He had his first taste of India when he arrived in New Delhi on an assignment for the Australian Broadcasting Corporation in 1990. Almost two decades later, having scratched extensively beneath the surface of the vast country, writer, Christopher Kremmer has captured its quirks and oddities in an amusing, entertaining manner in his work, Inhaling The Mahatma. The globe-trotting writer speaks to Alpana Chowdhury about his India experience
Christopher
Kremmer first set foot in India in 1990, as a young Australian reporter.

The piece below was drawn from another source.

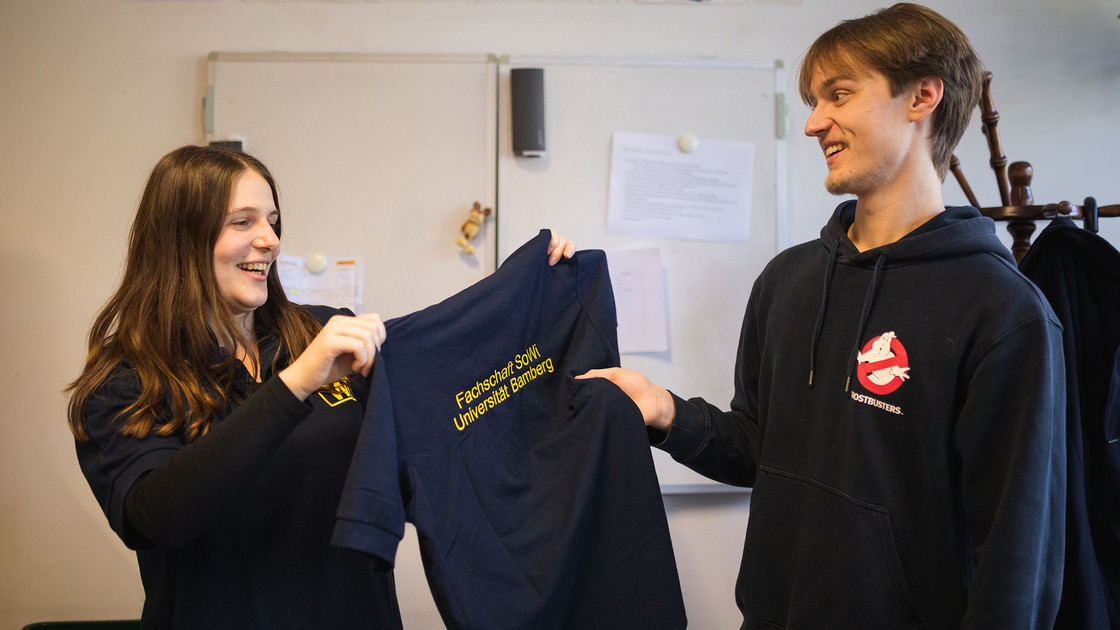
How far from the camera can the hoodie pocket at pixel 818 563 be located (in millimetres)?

In 1993, he married an Indian journalist, Janaki Bahadur. And in 2006
he published a sprawling portrait of India – Inhaling the Mahatma. Combining
an objective, journalistic approach with a perspective influenced by
living with an Indian family, Kremmer introduces the reader to an operatic
cast of political Brahmins, Prime Ministers, cyber coolies, so-called
messiahs of low castes, architects, missionaries, pandas, lawyers, marriage
registrars, domestic helps and even naive hijackers of planes, all brilliantly
nuanced.
Though Kremmer specifies that his portrayal of India’s momentous struggles focusses mainly on the past 15 years, which marked a decisive stage in the nation’s progress, his book, in fact, goes much beyond these years. From the epic age of the Ramayana, through the Mohenjodaro civilisation, Rajput and Mughal rules and colonial period to March 7, 2006, when the Sankat Mochan temple in Varanasi was rocked by powerful bombs, Kremmer encapsulates the entire history of the complex nation, moving from the micro to the macro with effortless ease.
What makes Inhaling… eminently readable are anecdotes from the writer’s carefully recorded notebook (he even jots down arguments his parents-in-law have on current events!). Whether it is his encounters with politicians like V.P. Singh and Amar Singh, who stand delightfully stripped of their pretensions, his coverage of a Rajiv Gandhi election campaign when the latter charmingly offers him an ice mint while popping lozenges himself, to keep him going through the rigours of campaigning in the heat of summer, or his neurotic hunt for the marriage registrar in the betel-stained, urine-stenched corridors of the Tis Hazari court, Kremmer captures the quirks and oddities of a difficult-to-define country in an amusing, entertaining manner. “Rather than rendering it in dry, historical terms, I have chosen to tell India’s story in the context of my own changing life there,” he explains in the preface to his book. “The experience of living within a Hindu family on the fringes of Old Delhi, more than anything else, allowed me to discern the fundamental difference between the tolerant Hinduism of the majority and the less appealing kind practised by power-hungry politicians.”
Inhaling...
is therefore pleasantly devoid of pre-conceived ideas, pedagogical theories
or rosy-eyed notions of Indian spirituality. Yes, he does seem to convert
to Hinduism towards the end of the book, but he does so after a long-drawn
search of his essential self. Dunking himself in the muddy waters of
the Ganga, in Varanasi, clasping his hands together tight in front of
a lowered forehead, he concludes profoundly, ‘Ishwar ek hain.’ Next
moment, as he climbs the ghat towards his bundle of clothes, he hopes
no thief has stolen his sandals. The ‘global gypsy’, who lives in Australia
for the major part of the year, talks about his India experience.
Your first impression of India...
Most foreign visitors just want a first taste of India before deciding how long they’ll stay. I’d taken a job based in New Delhi without ever having visited it, so it was a bit of a gamble. Like it or not, I was coming for at least two years! It was eerie looking out over Delhi at night, from the plane window, at this vast city, which even then had a population almost twice that of my own country. I scribbled a note to myself promising to do my best to be fair in my reporting for the Australian Broadcasting Corporation. I’ll never forget the date – July 11, 1990. Every year I mark the anniversary. It was one of those turning points in my life.